AIM OF THE EXERCISE =
Reproduce word for word the records from the line containing "What distance from" through the end of the records, including both the first and the last line.

** START LISTING **

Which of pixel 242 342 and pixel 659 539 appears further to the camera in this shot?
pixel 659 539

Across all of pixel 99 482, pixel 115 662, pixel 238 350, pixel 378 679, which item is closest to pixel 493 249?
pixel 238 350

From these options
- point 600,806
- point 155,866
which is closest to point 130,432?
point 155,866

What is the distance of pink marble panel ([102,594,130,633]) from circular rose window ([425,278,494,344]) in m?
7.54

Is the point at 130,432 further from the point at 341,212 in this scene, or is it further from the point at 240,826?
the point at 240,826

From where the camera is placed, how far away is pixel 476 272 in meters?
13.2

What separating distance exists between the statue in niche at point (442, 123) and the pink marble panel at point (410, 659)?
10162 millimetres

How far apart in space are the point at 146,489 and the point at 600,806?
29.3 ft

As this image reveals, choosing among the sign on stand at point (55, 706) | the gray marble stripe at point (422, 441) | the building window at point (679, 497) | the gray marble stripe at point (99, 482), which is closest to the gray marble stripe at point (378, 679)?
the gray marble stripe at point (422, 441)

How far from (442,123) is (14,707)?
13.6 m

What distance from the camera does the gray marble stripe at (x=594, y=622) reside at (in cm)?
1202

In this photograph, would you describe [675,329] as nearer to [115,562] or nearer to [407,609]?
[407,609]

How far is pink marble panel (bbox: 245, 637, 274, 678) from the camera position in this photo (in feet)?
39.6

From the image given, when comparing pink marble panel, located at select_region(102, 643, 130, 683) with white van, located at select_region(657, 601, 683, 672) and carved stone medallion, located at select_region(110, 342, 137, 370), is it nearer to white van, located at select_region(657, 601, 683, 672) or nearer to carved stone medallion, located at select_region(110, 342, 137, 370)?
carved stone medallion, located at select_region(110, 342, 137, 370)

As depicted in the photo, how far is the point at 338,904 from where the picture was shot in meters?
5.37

** END LISTING **

FINAL RESULT =
What distance from the camera does the gray marble stripe at (x=594, y=622) reside at (in cm)?
1202

In this photograph, would you describe [675,329] as nearer to [115,562] or nearer to [407,609]?
[407,609]

How far is pink marble panel (bbox: 245, 637, 274, 678) from the camera position in this photo (in feet)?
39.6

From the image given, when comparing pink marble panel, located at select_region(102, 643, 130, 683) with white van, located at select_region(657, 601, 683, 672) and carved stone medallion, located at select_region(110, 342, 137, 370), is it nearer to white van, located at select_region(657, 601, 683, 672) or nearer to carved stone medallion, located at select_region(110, 342, 137, 370)?
carved stone medallion, located at select_region(110, 342, 137, 370)

As depicted in the photo, how far is the point at 338,904 from where the picture was shot in meters?
5.37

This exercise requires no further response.